We saw in Folding fractions that you can fold any fraction using a method developed by Kazuo Haga, a retired biology professor from Japan. But why does this method work?
Folding a third
As before, let's start off with folding a third. Take a square piece of paper and mark half way along top side with a small crease.
Now fold the bottom left corner to meet this halfway mark and crease the paper.
The first thing to notice is an interesting relationship between the three triangles you've created, one on the top-left, one on the top-right, and one on the bottom-left overhanging the side of the paper.
At the centre of the top edge three angles fit together to make 180 degrees. One of these is a right angle (marked with a square corner in the picture), which means that the pair of other angles (marked with the single and double lines in the picture) add to 90 degrees. Each of the angles of this pair also form part of a right-angled triangle (the top-right and top-left triangles), which means the other angle of the pair also appears in each of these right-angled triangles. And the bottom-right triangle also shares an angle with the top-right triangle. And, as it is also a right-angled triangle, it too contains the same pair of angles.
This all means that the three triangles are similar – they have the same shape. That is to say, they all have the same angles, and so, have the same ratios of lengths of their sides. We can use these similar triangles, along with Pythagoras' theorem, to fold the paper in thirds.
If we take the length of the side of our square paper to be 1, our top left triangle has one side of length 1/2, one side of unknown length which we'll call $x$, giving the other side a length of $1-x$. Then, by Pythagoras' theorem, we know that
$$
x^2+\frac{1}{2}^2 = (1-x)^2.
$$
Expanding this out:
$$
x^2+\frac{1}{4}=1-2x+x^2
$$
which, by rearranging, gives us $x=3/8$.
We can now calculate the length of the sides in the top-right triangle. This triangle has one side of length $1/2$ and another side of unknown length $y$. Because the triangles are similar we know that the ratio of the lengths of their sides must be the same. So
$$
\frac{y}{\frac{1}{2}} = \frac{\frac{1}{2}}{x}.
$$
And as $x=3/8$, we find that $y=2/3$. So we can construct $1/3$ by folding this length $y$ in half.
Folding any fraction
As we saw in Folding fractions, Kazuo Haga realised his method for folding a third was even more useful.
Suppose instead of folding your bottom left corner of the paper to the point halfway along the top edge, you instead fold the bottom left corner to a point a distance of $k$ along the top edge.
Then, the top-left triangle has sides of length $k$, $x$ and $1-x$. Then, as above, Pythagoras' theorem tells us that:
$$
x^2+k^2=(1-x)^2
$$
which rearranged gives $x=(1-k^2)/2$. And by the similar triangles argument we have that
$$
\frac{y}{1-k}=\frac{k}{x}.
$$
If we put these two equations together we find
$$
\frac{y}{1-k}=\frac{k}{(1-k^2)/2}
$$
which can be rearranged as
$$
y=\frac{2(1-k)k}{1-k^2}.
$$
And (since $1-k^2=(1-k)(1+k)$) this can be simplified to
$$
\frac{y}{2}=\frac{k}{1+k}.
$$
This is known as Haga’s Theorem and it allows us to fold any fraction we would like from a square piece of paper.

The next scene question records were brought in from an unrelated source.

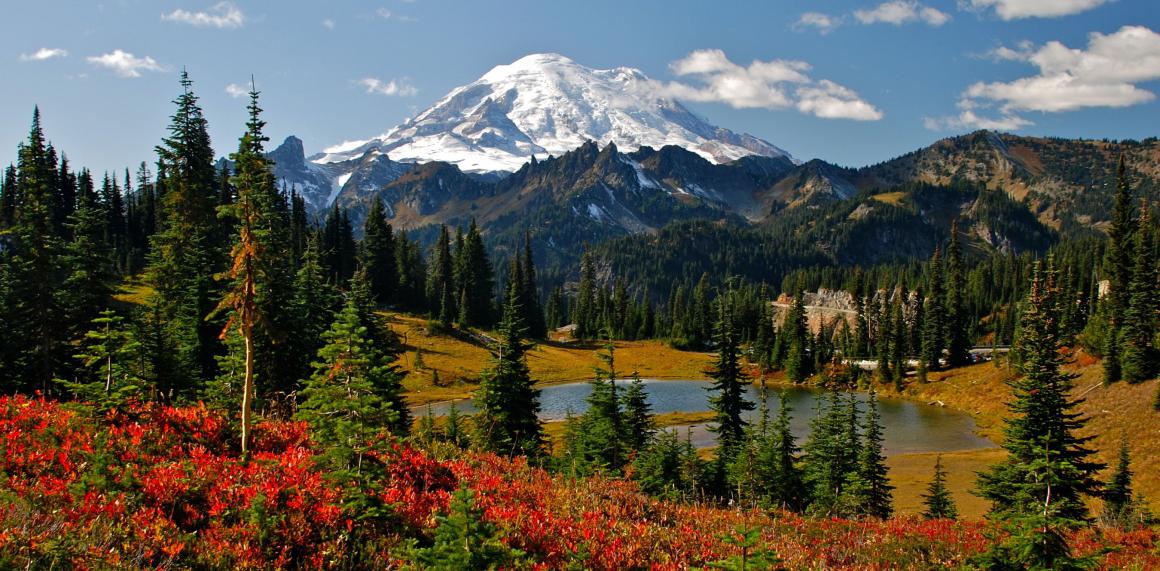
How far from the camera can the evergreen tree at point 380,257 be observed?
360 ft

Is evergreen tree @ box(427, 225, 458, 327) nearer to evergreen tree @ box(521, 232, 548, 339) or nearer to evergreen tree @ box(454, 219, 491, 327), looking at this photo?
evergreen tree @ box(454, 219, 491, 327)

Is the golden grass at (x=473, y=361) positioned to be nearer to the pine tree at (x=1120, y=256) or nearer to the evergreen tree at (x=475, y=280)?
the evergreen tree at (x=475, y=280)

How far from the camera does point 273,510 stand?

We've already seen $k=1/2$ allowed us to fold $1/3$. What if we rotate the square paper and fold the bottom left corner up to a point $1/3$ along the top edge? Then we have $k=1/3$ in Haga's Theorem which means that
$$
\frac{y}{2}= \frac{1/3}{4/3}=1/4.
$$
So far, starting from 1/2, we've used Haga's method to fold 1/3 and then 1/4. And if we carry on repeating this method we can fold any fraction. If we start with $k$ being some number $1/N$, then
$$
\frac{y}{2}=\frac{1/N}{1+1/N}=\frac{1}{N+1}.
$$
By repeating Haga’s method over and over, we can construct every unit fraction (one with 1 in the numerator): folding 1/5....
... folding 1/6....
...folding 1/7...
...and so on. And then we can use these to create any multiple of these unit fractions, and so fold any rational number. Hooray for Haga!